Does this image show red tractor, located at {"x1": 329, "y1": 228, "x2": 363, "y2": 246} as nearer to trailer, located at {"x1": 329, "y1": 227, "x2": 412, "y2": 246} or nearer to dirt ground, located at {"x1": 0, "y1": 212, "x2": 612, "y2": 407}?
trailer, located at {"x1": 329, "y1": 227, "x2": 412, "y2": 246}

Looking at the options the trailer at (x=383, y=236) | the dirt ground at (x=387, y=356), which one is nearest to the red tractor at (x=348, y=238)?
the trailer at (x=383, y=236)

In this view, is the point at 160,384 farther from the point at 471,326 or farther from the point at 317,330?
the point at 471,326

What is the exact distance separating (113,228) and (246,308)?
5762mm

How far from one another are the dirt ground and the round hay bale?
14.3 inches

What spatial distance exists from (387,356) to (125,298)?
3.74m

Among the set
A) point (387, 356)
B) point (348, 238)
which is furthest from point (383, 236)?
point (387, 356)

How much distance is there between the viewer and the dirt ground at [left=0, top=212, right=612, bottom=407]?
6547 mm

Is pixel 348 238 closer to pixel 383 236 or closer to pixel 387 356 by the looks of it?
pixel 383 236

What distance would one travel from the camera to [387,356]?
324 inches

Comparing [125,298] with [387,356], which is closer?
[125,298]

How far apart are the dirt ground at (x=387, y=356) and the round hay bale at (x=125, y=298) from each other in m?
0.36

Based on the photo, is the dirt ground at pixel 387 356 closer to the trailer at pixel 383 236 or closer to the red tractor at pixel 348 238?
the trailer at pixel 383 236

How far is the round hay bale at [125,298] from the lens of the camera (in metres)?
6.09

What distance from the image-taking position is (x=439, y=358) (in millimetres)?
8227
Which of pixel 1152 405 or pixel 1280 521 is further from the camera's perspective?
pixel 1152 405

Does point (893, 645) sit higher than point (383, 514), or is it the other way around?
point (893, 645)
-.-.-
* TASK PROMPT
Restate the whole listing exactly.

* ANSWER TO THIS EXERCISE
Does this image show red tractor, located at {"x1": 329, "y1": 228, "x2": 363, "y2": 246} as nearer to trailer, located at {"x1": 329, "y1": 227, "x2": 412, "y2": 246} or nearer to dirt ground, located at {"x1": 0, "y1": 212, "x2": 612, "y2": 407}?
trailer, located at {"x1": 329, "y1": 227, "x2": 412, "y2": 246}

Looking at the options the trailer at (x=383, y=236) | the dirt ground at (x=387, y=356), which one is nearest to the red tractor at (x=348, y=238)?
the trailer at (x=383, y=236)

In this view, is the point at 160,384 farther from the point at 471,326 or farther from the point at 317,330?
the point at 471,326

What is the exact distance separating (113,228) and (246,308)?
5762mm

How far from one another are the dirt ground and the round hay bale?
14.3 inches

What spatial distance exists from (387,356) to (125,298)?
3.74m

Among the set
A) point (387, 356)
B) point (348, 238)
which is furthest from point (383, 236)?
point (387, 356)

How much distance is there between the viewer and the dirt ground at [left=0, top=212, right=612, bottom=407]?
6547 mm

Is pixel 348 238 closer to pixel 383 236 or closer to pixel 387 356 by the looks of it?
pixel 383 236

What distance would one travel from the camera to [387,356]?
324 inches

Comparing [125,298] with [387,356], which is closer?
[125,298]

How far apart are the dirt ground at (x=387, y=356) and the round hay bale at (x=125, y=298) from each other in m?
0.36

Based on the photo, is the dirt ground at pixel 387 356 closer to the trailer at pixel 383 236 or closer to the red tractor at pixel 348 238?
the trailer at pixel 383 236

How far is the round hay bale at [125,298] from the lens of the camera (in metres)?
6.09

What distance from the image-taking position is (x=439, y=358) (in millimetres)?
8227
Which of pixel 1152 405 or pixel 1280 521 is further from the camera's perspective?
pixel 1152 405

Does point (893, 645) sit higher than point (383, 514), or is it the other way around?
point (893, 645)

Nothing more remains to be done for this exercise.